## [EXERCISE MATERIAL]
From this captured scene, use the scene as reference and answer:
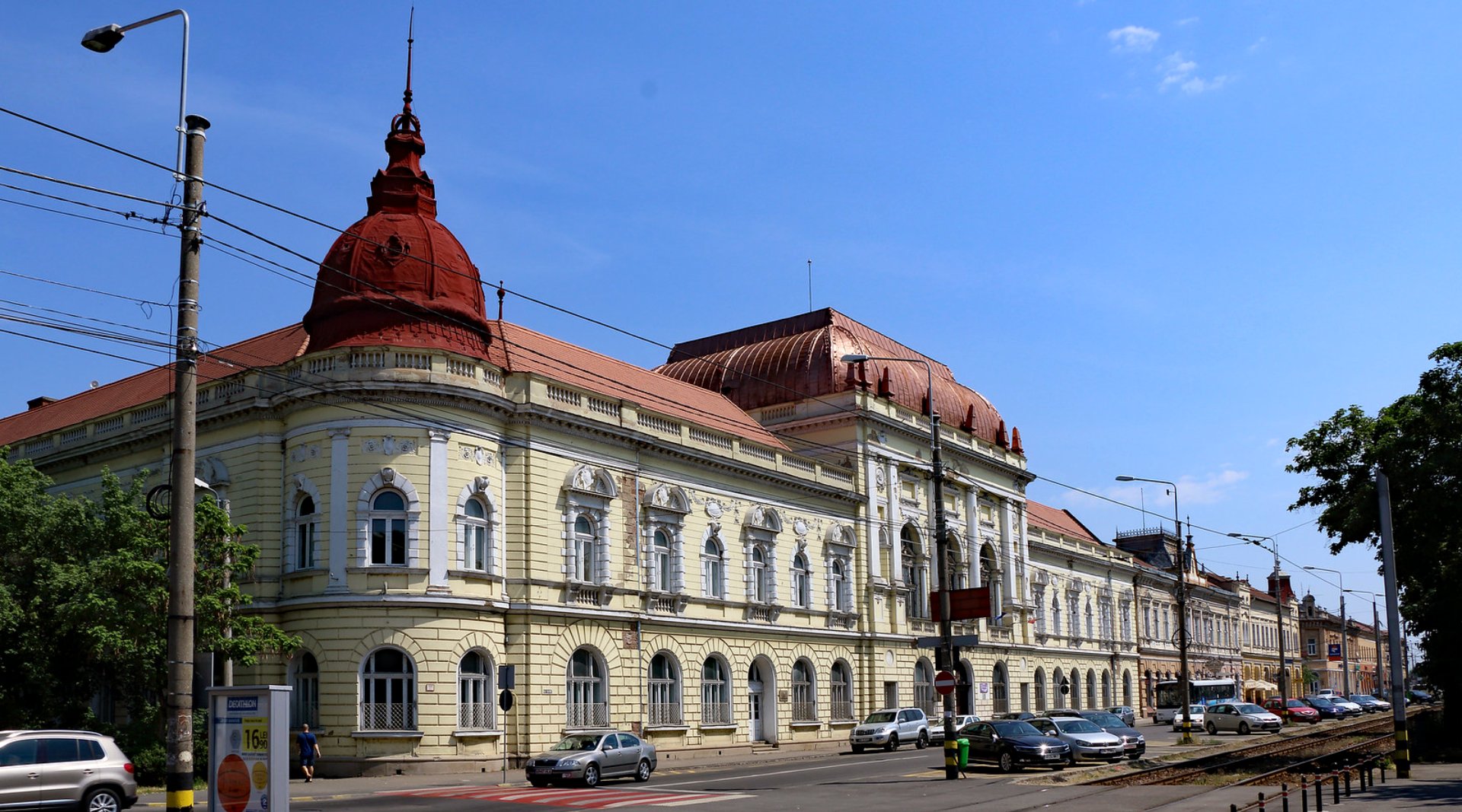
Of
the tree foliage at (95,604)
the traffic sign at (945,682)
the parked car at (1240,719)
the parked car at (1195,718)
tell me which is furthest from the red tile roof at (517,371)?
the parked car at (1195,718)

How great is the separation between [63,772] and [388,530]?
14428 millimetres

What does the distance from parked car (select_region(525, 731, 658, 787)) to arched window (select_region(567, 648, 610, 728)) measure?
20.9ft

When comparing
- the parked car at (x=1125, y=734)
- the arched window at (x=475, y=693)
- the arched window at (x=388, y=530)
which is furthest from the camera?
the parked car at (x=1125, y=734)

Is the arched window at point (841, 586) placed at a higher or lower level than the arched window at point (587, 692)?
higher

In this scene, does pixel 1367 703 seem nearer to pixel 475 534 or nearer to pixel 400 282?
pixel 475 534

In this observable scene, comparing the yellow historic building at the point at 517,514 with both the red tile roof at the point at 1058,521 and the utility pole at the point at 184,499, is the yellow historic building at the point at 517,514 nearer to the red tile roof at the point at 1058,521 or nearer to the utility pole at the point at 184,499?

## [STATED EXERCISE]
Copy out every line of the records above word for word, leaving out the pictures.

## [THE ANSWER]
From this captured scene, use the scene as reference and answer:
Of
the tree foliage at (95,604)
the traffic sign at (945,682)
the parked car at (1240,719)
the parked car at (1195,718)
tell me which is furthest from the red tile roof at (517,371)?
the parked car at (1195,718)

How great is the separation between [63,772] and [388,530]?
14428 millimetres

What does the distance from parked car (select_region(525, 731, 658, 787)) to arched window (select_region(567, 648, 610, 728)) measure?
20.9ft

When comparing
- the parked car at (x=1125, y=734)
- the arched window at (x=475, y=693)
- the arched window at (x=388, y=530)
which is furthest from the camera?
the parked car at (x=1125, y=734)

Is the arched window at point (841, 586) placed at a higher or lower level than the arched window at point (587, 692)?
higher

In this scene, does pixel 1367 703 seem nearer to pixel 475 534 or nearer to pixel 400 282?
pixel 475 534

In this observable scene, comparing the yellow historic building at the point at 517,514 with both the red tile roof at the point at 1058,521 and the utility pole at the point at 184,499, is the yellow historic building at the point at 517,514 nearer to the red tile roof at the point at 1058,521 or nearer to the utility pole at the point at 184,499?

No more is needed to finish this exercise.